## Consigne
Pour chacun des trois énoncés suivants, dites s'il concorde avec le texte sur la lavande autour de Barrême en répondant par oui ou non, puis citez mot pour mot le passage qui tranche.
1. Entre les années 1920 et la fin des années 1940, les surfaces cultivées dans les cantons de Barrême, Saint-André-les-Alpes et Colmars triplent.
2. Le déclin de la lavande autour de Barrême commence dès le lendemain de la Seconde Guerre mondiale.
3. Le lavandin s'épanouit dans les mêmes conditions d'altitude que la lavande.

## Texte fourni
+ + +

Le fonctionnement de ces distilleries doit inévitablement s’appuyer sur de vastes lavanderaies à même de fournir les milliers de tonnes d’herbe que consomment leurs alambics. Naturellement, les industriels grassois exploitent les lavanderaies naturelles dans lesquelles ils envoient de nombreux ramasseurs. Mais c’est bien le développement des cultures qui rend possible l’augmentation de la production. Le mouvement est général. Dès 1926, la revue Les parfums de France note que les lavanderaies artificielles sont en progrès dans la région de Barrême. Leur nombre croit significativement à partir de 1924 et tous les paysans qui le peuvent consacrent une part de leurs terres, souvent deux ou trois hectares, à la culture de la lavande. Ils arrivent ainsi à diversifier et augmenter de manière significative leurs revenus. En quelques années, la lavande prend une très grande place dans l’économie locale. Tout le monde se lance dans l’aventure. Les parfumeurs ne trouvent que partiellement dans cette nouvelle offre de quoi satisfaire leurs besoins. Aussi ne sont-ils pas en reste : comme Lautier Fils à Saint-André, Selin possède une exploitation d’une centaine d’hectares sur les montagnes qui dominent Barrême au sud. Entre les années 1920 et la fin des années 1940, les surfaces cultivées dans les cantons de Barrême, Saint-André-les-Alpes et Colmars doublent, passant de 350 ha à un peu plus de 700 ha. Les années 1920 sont indéniablement la période faste pour les lavandes des environs de Barrême et de Saint-André. Une partie des cultures de lavande [de J.B. Selin] à BARRÊME (Basses-Alpes). 1933Une partie des cultures de lavande [de J.B. Selin] à BARRÊME (Basses-Alpes). 1933

Rapidement, l’âge d’or qui a fait des environs de Barrême « le Pays de la lavande » prend fin. Le déclin s’amorce dès le lendemain de la Seconde Guerre mondiale. Les raisons en sont nombreuses. Les exploitations lavandicoles qui y sont aménagées se révèlent moins performantes qu’ailleurs. Il y a tout d’abord un premier dépérissement dû à la teigne de la lavande, une chenille d’un microlépidoptère qui fait des ravages autour de Barrême dès la fin des années 1930. D’autres causes, plus structurelles, finissent par avoir raison de cette activité. Après la guerre, la production de lavande dans les sites historiques de Digne à Castellane est en crise. La concurrence est trop forte. Celle de la lavande fine produite dans la région de Sault et des Baronnies, où les structures foncières des exploitations sont mieux adaptées à la mécanisation des cultures qui se développe. Et surtout celle du lavandin. D’abord voué aux gémonies pour ses piètres qualités, il est peu à peu mis en culture dans les années 1920 et connaît dès lors une croissance fulgurante. Dès que la culture de la lavande se développe massivement dans les années 1920, il apparaît que celle du lavandin présente de nombreux avantages. L’essence de lavande ne résiste que pour les usages les plus prestigieux, et la demande baisse inexorablement. Le lavandin met un terme à la ruée à grande échelle sur les essences des meilleurs crus et entraîne par endroits un basculement géographique des zones de production puisque il ne s’épanouit pas dans les mêmes conditions, notamment d’altitude, que la lavande. L’instabilité des cours joue elle aussi un rôle fondamental : chaque envolée se traduit par des surproductions, puis par un effondrement des prix qui précipite la disparition de la lavande dans certaines régions historiques. Après avoir atteint un pic vers 1950, les surfaces cultivées dans la région de Barrême se réduisent jusqu’à disparaître complètement au début du 21e siècle.

+ + +

## Données fournies
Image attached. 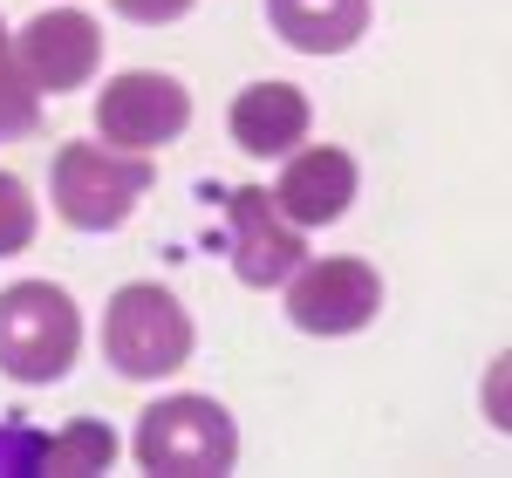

+ + +

## Réponse attendue
1. Non : « les surfaces cultivées dans les cantons de Barrême, Saint-André-les-Alpes et Colmars doublent, passant de 350 ha à un peu plus de 700 ha ».
2. Oui : « Le déclin s’amorce dès le lendemain de la Seconde Guerre mondiale. »
3. Non : « il ne s’épanouit pas dans les mêmes conditions, notamment d’altitude, que la lavande ».